This is a film steeped in metaphor
Yes the film is set around an unsolved mystery, but the film is more about the metaphors than anything else.
The whole concept is the clash between the wild, vast, untamed nature of the Australian landscape and the stifling British aristocratic mindset.
One of the most poignant images in the film can be largely skipped over. There is a shot where the beautiful light, fluffy cake that the girls have been eating for St Valentine's day is covered in ants, who are devouring what is left over. This is Australia, so far removed from Britain and aristocracy. It is wild and the landscape is indifferent to our wants and needs. It also takes what it wants and needs.
Similarly, we have the image of the garden party taking place on the rugged shoreline of a watering hole. The women in their big heavy dresses and the men in their heavy suits and big hats...yet you cut to the 'Aussie' sitting in his shack with a beer in his hand, a sensible hat (for the conditions) and his shirt open and breathing; far more suited to the landscape than this absurd British aristocratic garishness.
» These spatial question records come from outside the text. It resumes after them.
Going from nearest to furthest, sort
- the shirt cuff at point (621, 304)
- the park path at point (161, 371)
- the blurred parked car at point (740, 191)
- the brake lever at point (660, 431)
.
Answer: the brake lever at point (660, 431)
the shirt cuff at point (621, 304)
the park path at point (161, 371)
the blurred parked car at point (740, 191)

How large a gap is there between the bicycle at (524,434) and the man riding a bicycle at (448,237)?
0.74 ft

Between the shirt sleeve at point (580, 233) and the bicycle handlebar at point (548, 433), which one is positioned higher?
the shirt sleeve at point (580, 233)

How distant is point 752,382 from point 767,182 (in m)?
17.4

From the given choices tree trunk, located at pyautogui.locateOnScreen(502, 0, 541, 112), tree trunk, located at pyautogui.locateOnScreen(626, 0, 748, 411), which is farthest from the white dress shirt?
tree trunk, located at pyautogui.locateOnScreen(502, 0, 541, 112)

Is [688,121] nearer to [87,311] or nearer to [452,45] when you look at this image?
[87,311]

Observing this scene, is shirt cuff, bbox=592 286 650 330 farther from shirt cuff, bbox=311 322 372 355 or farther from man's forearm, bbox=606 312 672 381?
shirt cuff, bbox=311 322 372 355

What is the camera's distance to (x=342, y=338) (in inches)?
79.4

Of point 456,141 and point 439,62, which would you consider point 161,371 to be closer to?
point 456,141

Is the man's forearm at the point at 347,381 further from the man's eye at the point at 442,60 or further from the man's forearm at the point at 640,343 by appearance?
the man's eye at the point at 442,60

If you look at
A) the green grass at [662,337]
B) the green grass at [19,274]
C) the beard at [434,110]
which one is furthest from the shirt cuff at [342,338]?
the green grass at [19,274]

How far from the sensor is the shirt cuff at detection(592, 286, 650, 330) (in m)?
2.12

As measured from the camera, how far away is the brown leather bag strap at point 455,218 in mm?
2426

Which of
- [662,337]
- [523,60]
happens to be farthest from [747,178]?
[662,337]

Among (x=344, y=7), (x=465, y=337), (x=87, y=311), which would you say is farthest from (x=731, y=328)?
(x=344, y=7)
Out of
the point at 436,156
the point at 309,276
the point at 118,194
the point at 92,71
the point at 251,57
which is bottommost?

He says "that's the difference between you and me...".
The images of the girls in their lace and heavy stockings lying at the base of the rock is at odds with the rugged, scorched landscape; they look out of place. Why would you cover your entire body in heavy fabrics, corsets and gloves when the landscape is so dry, rugged, hot and unforgiving?
You see the girls begin to strip off their stockings and walk in their bare feet as they climb the rock. You also see the girls start to lose their inhibitions and to embrace the environment around them; to become one with the wild, untamed nature of their environment. They fall asleep on the rock and the lizard moves past them without even a second glance, as if they are just part of the rock. The lizard cares nothing for them but merely continues on with his search for food and shelter. This land has not been conquered and goes on as it always has even with human contact.
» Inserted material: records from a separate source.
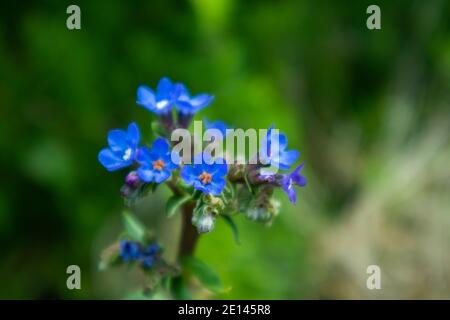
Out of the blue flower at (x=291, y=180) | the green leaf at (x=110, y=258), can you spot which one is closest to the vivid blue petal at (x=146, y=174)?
the blue flower at (x=291, y=180)

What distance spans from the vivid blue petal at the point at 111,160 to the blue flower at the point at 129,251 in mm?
412

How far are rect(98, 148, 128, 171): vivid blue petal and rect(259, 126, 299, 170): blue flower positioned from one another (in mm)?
444

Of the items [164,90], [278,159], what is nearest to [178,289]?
[278,159]

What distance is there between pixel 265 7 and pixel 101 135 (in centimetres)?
145

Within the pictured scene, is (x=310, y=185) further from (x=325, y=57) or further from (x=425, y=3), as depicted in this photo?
(x=425, y=3)

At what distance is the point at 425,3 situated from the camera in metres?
4.77

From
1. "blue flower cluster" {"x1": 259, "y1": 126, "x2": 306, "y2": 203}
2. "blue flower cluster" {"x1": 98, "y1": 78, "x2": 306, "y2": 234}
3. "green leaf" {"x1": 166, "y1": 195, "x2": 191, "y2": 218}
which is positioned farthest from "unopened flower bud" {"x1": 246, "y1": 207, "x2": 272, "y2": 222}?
"green leaf" {"x1": 166, "y1": 195, "x2": 191, "y2": 218}

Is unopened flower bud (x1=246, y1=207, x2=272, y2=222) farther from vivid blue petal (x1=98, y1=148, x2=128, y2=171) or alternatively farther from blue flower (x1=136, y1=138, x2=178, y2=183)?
vivid blue petal (x1=98, y1=148, x2=128, y2=171)

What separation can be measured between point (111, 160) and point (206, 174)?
1.04 feet

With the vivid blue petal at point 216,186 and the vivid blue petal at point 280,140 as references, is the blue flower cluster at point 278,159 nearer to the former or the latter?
the vivid blue petal at point 280,140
The whole film is a metaphor for the stripping away of Victorian values/British culture and the embracing of the wild nature of the Australian landscape...the new world.
The film is set in 1900 because it signifies a new era, and the birth of a new century and a new country.
Australia was federated in 1901 and became a country rather than a group of separate colonies. This film is one giant metaphor for the movement of Australia away from British aristocracy, and the embracing of a completely different way of living and relating to the world around us.
Watch the film with these goggles on, and I promise it will make more sense.
As for what happened to the girls? It is of no consequence, they were absorbed by the landscape and would never be seen again. If they were dead? The animals would feast on their remains (just as the ants feasted on the remains of the cake), and life would go on, and the landscape would be completely indifferent to what had happened.
Hence the fact that the British gentleman almost kills himself trying to find the girls, but only finds a small square of fabric from one of the girl's dresses..the rest would never be found.
The whole point is that the landscape swallows them up, and all of their rituals and aristocratic ways mean nothing in that context. The girls probably weren't raped or attacked, they simply disappeared never to be seen again...absorbed by the landscape.
The line "if the cop...can't find them, then nobody can, and that's the stone cold end of it". He's right! That is the 'stone cold end of it"; they will never be found, and that is the nature of the world these people now inhabit; that is the nature of the Australian landscape.
The Australian landscape will just swallow you up, this is the reality of this new world. The same is true today, Australia still swallows people up, never to be seen again. It is still vast and untamed in many parts, and no matter how much Britain tried to tame Australia, it was never 'tamable', and thus a new culture was born.
It's a beautiful film and will always be one of my favorites, simply because of the poignant metaphors.